Example: "contains a\" character" will be interpreted as a single argument to a phrase query with the value contains a " character.

Highlight

Result highlighting is achieved through SQL Hints, and the highlighted columns will automatically create columns with the prefix _highlight_ in the returned result set.

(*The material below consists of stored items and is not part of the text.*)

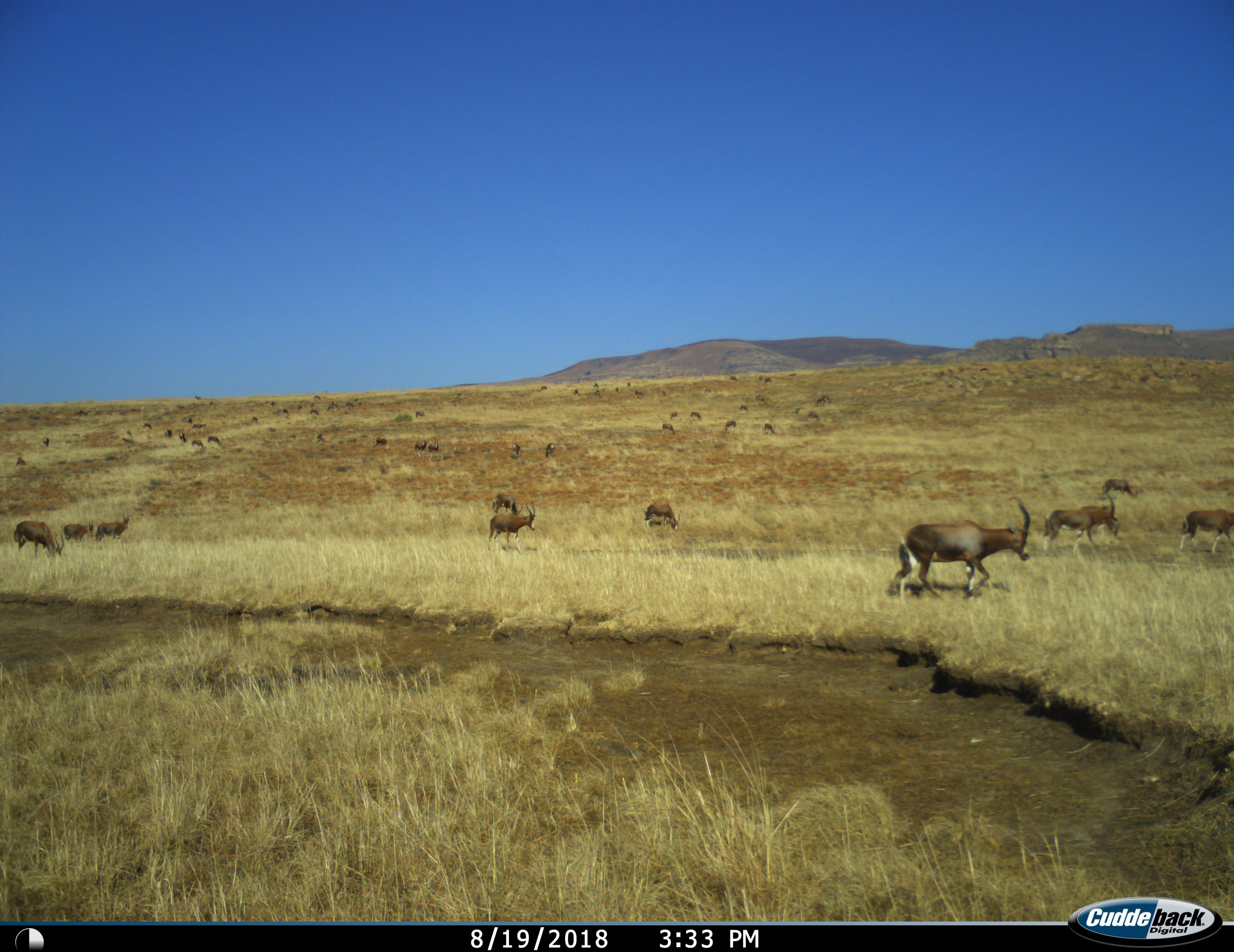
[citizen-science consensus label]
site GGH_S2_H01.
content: unidentified animal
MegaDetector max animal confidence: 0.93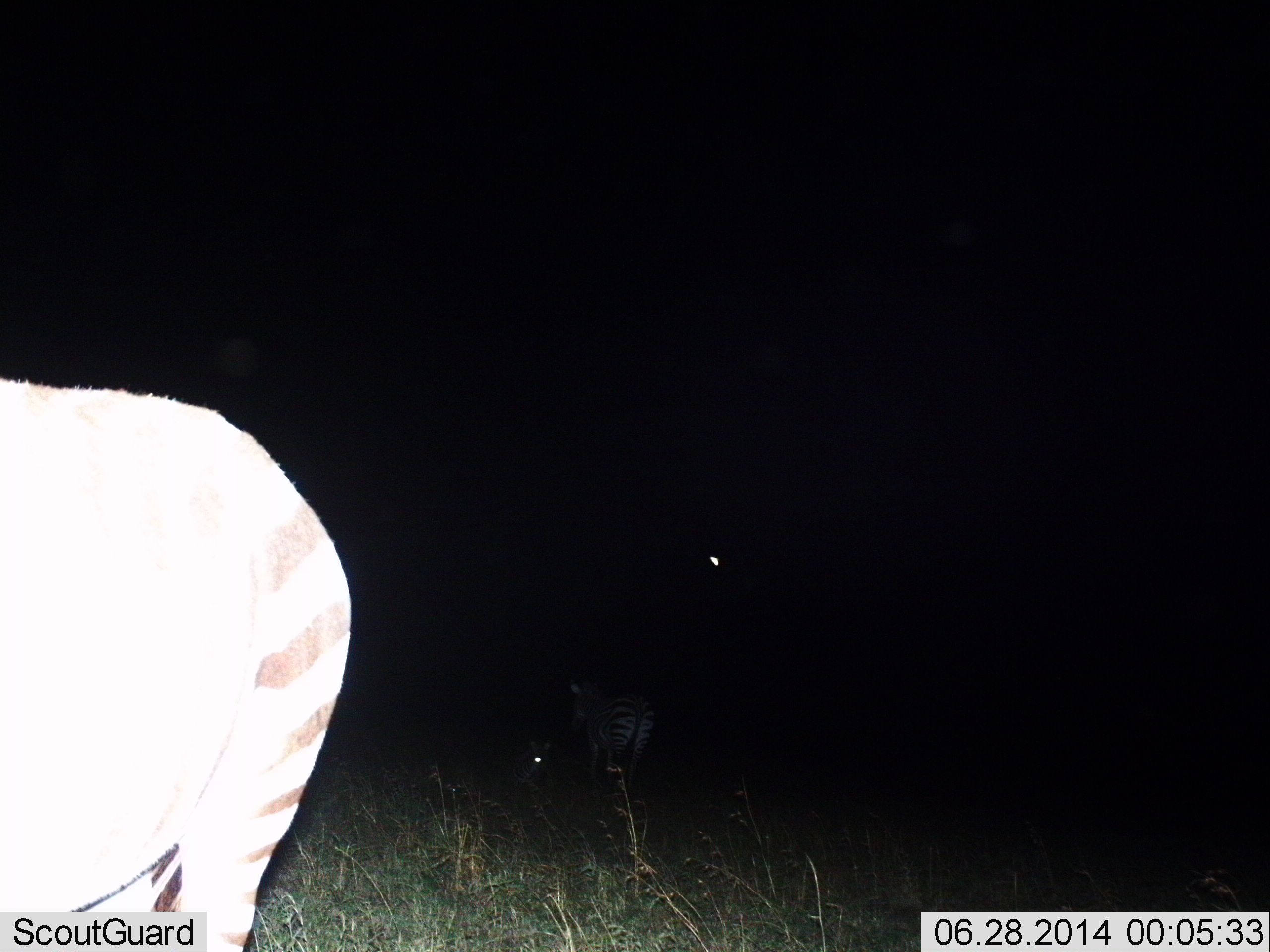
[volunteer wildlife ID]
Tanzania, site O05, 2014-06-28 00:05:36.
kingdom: Animalia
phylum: Chordata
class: Mammalia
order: Perissodactyla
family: Equidae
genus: Equus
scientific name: Equus quagga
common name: plains zebra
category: zebra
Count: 2.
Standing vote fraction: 86%.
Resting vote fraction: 14%.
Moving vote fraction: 14%.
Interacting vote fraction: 0%.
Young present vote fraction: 3%.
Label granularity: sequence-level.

For example, if you need to highlight the name column, in addition to the columns selected in the SELECT statement, a _highlight_name column will also be returned in the result set.

Hint Syntax You need to add a comment in the following format between the SELECT keyword and the fields to be selected, starting with /*+ and ending with */. Call SET_VAR in between, and its parameter must be full_text_option='JSON Object'. This JSON Object currently includes an option for highlight, with style as the highlighter, currently supporting html and ansi, and fields as the column names to be highlighted.

The following hint will highlight the name and category fields:

/*+ SET_VAR(full_text_option='{"highlight":{"style":"html","fields":["name","category"]}}') */
  • Example SQL
select /*+ SET_VAR(full_text_option='{"highlight":{"style":"html","fields":["name","category"]}}') */
*,_score from bookshop.book
where
(
g_match('name^5','Economy')
or
g_match('category^2','web3')
)
and (public_at > 1582120979 or public_at < 1602120979)
db = client.db(mk)
sql = 'select /*+ SET_VAR(full_text_option=\'{"highlight":{"style":"html","fields":["name","category"]}}\') */ * from bookshop.book limit 1'
rst = db.query(sql)
  • Example Return
{
"result": [
{
"row": {
"_highlight_name": {
"value": "<mark>红楼梦</mark>",
"column_value_type": "StringColumn"
},
"_highlight_author": {
"value": "曹雪芹",
"column_value_type": "StringColumn"
},
"author": {
"value": "曹雪芹",
"column_value_type": "StringColumn"
},
"name": {
"value": "红楼梦",
"column_value_type": "StringColumn"
}
}
}
]
}

Explain

When we have concerns regarding the methodology used to produce the results, we might use explain to do an analysis.

We are aware that a full-text engine sorts its results according to the quality of each content for each result. The dynamic field _explanation, which carries the grading process for each document.

select *,_explanation from bookshop.book
where
(
g_match('name^5','Economy')
or
g_match('category^2','web3')
)
and (public_at > 1582120979 or public_at < 1602120979)

The format of _explanation is JSON.